Re: [RFD] sched/deadline: Support single CPU affinity

From: luca abeni
Date: Thu Nov 10 2016 - 09:36:10 EST


Hi Henrik,

On Thu, 10 Nov 2016 13:56:35 +0100
Henrik Austad <henrik@xxxxxxxxx> wrote:

> On Thu, Nov 10, 2016 at 01:38:40PM +0100, luca abeni wrote:
> > Hi Henrik,
>
> Hi Luca,
>
> > On Thu, 10 Nov 2016 13:21:00 +0100
> > Henrik Austad <henrik@xxxxxxxxx> wrote:
> > > On Thu, Nov 10, 2016 at 09:08:07AM +0100, Peter Zijlstra wrote:
> > [...]
> > > > We define the time to fail as:
> > > >
> > > > ttf(t) := t_d - t_b; where
> > > >
> > > > t_d is t's absolute deadline
> > > > t_b is t's remaining budget
> > > >
> > > > This is the last possible moment we must schedule this task such
> > > > that it can complete its work and not miss its deadline.
> > >
> > > To elaborate a bit on this (this is a modified LLF approach if my
> > > memory serves):
> > >
> > > You have the dynamic time-to-failure (TtF), i.e. as the task
> > > progresses (scheduled to run), the relative time-to-failure will
> > > remain constant. This can be used to compare thasks to a running
> > > task and should minimize the number of calculations required.

§ Short task 1:
Copy the mailing list reply about single CPU affinity for the deadline scheduler word for word, in full.

§ Source records:

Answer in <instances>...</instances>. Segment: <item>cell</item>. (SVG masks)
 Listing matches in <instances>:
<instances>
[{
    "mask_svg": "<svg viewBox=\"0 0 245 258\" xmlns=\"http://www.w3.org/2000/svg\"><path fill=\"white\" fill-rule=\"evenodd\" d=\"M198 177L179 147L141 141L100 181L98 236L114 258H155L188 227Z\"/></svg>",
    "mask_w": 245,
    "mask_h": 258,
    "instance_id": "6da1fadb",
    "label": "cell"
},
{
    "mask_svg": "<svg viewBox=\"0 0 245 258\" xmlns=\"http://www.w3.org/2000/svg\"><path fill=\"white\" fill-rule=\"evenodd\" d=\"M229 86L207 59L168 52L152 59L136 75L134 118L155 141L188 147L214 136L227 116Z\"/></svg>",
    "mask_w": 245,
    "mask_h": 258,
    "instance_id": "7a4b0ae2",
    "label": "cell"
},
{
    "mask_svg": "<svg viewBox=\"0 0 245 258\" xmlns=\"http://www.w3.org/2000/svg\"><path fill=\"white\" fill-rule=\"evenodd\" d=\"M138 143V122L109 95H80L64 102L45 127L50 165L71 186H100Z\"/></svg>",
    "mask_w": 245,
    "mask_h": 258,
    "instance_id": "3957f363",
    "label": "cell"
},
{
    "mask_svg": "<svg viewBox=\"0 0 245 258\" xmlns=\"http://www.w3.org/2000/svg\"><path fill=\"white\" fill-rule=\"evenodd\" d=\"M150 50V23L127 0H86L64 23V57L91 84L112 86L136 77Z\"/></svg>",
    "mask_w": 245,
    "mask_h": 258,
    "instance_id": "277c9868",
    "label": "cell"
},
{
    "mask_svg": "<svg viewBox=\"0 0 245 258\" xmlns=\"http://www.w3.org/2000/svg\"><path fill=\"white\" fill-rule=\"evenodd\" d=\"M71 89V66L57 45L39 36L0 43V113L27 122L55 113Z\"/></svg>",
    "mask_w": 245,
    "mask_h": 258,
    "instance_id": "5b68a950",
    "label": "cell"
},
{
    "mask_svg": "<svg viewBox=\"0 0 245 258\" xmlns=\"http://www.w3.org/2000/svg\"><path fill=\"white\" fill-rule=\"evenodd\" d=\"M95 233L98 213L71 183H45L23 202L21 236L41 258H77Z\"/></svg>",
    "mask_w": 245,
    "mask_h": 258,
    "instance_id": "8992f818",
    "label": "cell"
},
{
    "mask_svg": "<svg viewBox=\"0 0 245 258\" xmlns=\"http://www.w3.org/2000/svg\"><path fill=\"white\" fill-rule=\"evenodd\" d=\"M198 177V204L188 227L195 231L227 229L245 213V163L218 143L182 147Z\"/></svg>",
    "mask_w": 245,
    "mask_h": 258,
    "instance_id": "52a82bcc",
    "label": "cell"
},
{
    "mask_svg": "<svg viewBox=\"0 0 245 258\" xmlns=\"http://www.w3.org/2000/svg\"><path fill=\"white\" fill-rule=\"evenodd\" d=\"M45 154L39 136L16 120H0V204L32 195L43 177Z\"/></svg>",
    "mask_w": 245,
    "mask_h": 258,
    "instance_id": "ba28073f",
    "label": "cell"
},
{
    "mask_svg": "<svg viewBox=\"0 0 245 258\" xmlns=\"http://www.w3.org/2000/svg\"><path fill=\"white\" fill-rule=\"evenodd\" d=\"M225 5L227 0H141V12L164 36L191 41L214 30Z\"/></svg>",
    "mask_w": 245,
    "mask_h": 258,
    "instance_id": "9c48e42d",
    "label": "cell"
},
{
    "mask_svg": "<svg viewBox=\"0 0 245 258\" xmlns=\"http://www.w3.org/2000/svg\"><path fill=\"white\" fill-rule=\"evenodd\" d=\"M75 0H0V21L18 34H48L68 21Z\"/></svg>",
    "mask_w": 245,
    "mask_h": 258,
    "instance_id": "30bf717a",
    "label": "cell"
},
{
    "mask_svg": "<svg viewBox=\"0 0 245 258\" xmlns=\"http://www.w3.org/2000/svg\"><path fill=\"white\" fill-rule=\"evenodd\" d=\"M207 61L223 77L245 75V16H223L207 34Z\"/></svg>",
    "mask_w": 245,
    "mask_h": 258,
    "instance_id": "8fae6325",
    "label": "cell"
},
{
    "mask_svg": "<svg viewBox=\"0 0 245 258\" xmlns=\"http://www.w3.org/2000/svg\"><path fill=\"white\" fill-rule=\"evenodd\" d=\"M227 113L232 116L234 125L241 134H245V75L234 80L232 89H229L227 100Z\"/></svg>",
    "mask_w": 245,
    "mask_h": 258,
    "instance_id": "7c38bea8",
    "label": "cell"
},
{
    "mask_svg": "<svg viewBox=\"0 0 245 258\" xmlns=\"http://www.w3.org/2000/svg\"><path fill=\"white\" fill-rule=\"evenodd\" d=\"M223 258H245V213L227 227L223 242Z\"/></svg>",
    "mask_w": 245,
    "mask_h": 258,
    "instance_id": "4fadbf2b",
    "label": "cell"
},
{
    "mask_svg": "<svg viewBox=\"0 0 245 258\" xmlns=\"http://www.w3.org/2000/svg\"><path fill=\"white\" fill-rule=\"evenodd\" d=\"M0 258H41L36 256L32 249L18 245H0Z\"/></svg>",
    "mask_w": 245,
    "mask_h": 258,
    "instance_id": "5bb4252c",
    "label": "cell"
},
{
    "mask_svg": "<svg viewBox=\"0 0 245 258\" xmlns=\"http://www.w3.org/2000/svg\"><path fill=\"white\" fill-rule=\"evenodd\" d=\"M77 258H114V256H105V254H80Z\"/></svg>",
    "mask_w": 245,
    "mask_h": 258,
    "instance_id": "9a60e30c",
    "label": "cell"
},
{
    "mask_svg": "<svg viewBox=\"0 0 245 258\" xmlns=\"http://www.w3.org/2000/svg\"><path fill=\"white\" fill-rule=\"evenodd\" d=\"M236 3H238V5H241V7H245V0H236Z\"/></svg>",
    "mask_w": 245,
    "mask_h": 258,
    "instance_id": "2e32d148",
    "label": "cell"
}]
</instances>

§ Short task 2:
Write out the listing from its first line through the line holding "177L179 147L141 141L100", both ends included, without changing anything.

§ Correct response 1:
Re: [RFD] sched/deadline: Support single CPU affinity

From: luca abeni
Date: Thu Nov 10 2016 - 09:36:10 EST


Hi Henrik,

On Thu, 10 Nov 2016 13:56:35 +0100
Henrik Austad <henrik@xxxxxxxxx> wrote:

> On Thu, Nov 10, 2016 at 01:38:40PM +0100, luca abeni wrote:
> > Hi Henrik,
>
> Hi Luca,
>
> > On Thu, 10 Nov 2016 13:21:00 +0100
> > Henrik Austad <henrik@xxxxxxxxx> wrote:
> > > On Thu, Nov 10, 2016 at 09:08:07AM +0100, Peter Zijlstra wrote:
> > [...]
> > > > We define the time to fail as:
> > > >
> > > > ttf(t) := t_d - t_b; where
> > > >
> > > > t_d is t's absolute deadline
> > > > t_b is t's remaining budget
> > > >
> > > > This is the last possible moment we must schedule this task such
> > > > that it can complete its work and not miss its deadline.
> > >
> > > To elaborate a bit on this (this is a modified LLF approach if my
> > > memory serves):
> > >
> > > You have the dynamic time-to-failure (TtF), i.e. as the task
> > > progresses (scheduled to run), the relative time-to-failure will
> > > remain constant. This can be used to compare thasks to a running
> > > task and should minimize the number of calculations required.

§ Correct response 2:
Answer in <instances>...</instances>. Segment: <item>cell</item>. (SVG masks)
 Listing matches in <instances>:
<instances>
[{
    "mask_svg": "<svg viewBox=\"0 0 245 258\" xmlns=\"http://www.w3.org/2000/svg\"><path fill=\"white\" fill-rule=\"evenodd\" d=\"M198 177L179 147L141 141L100 181L98 236L114 258H155L188 227Z\"/></svg>",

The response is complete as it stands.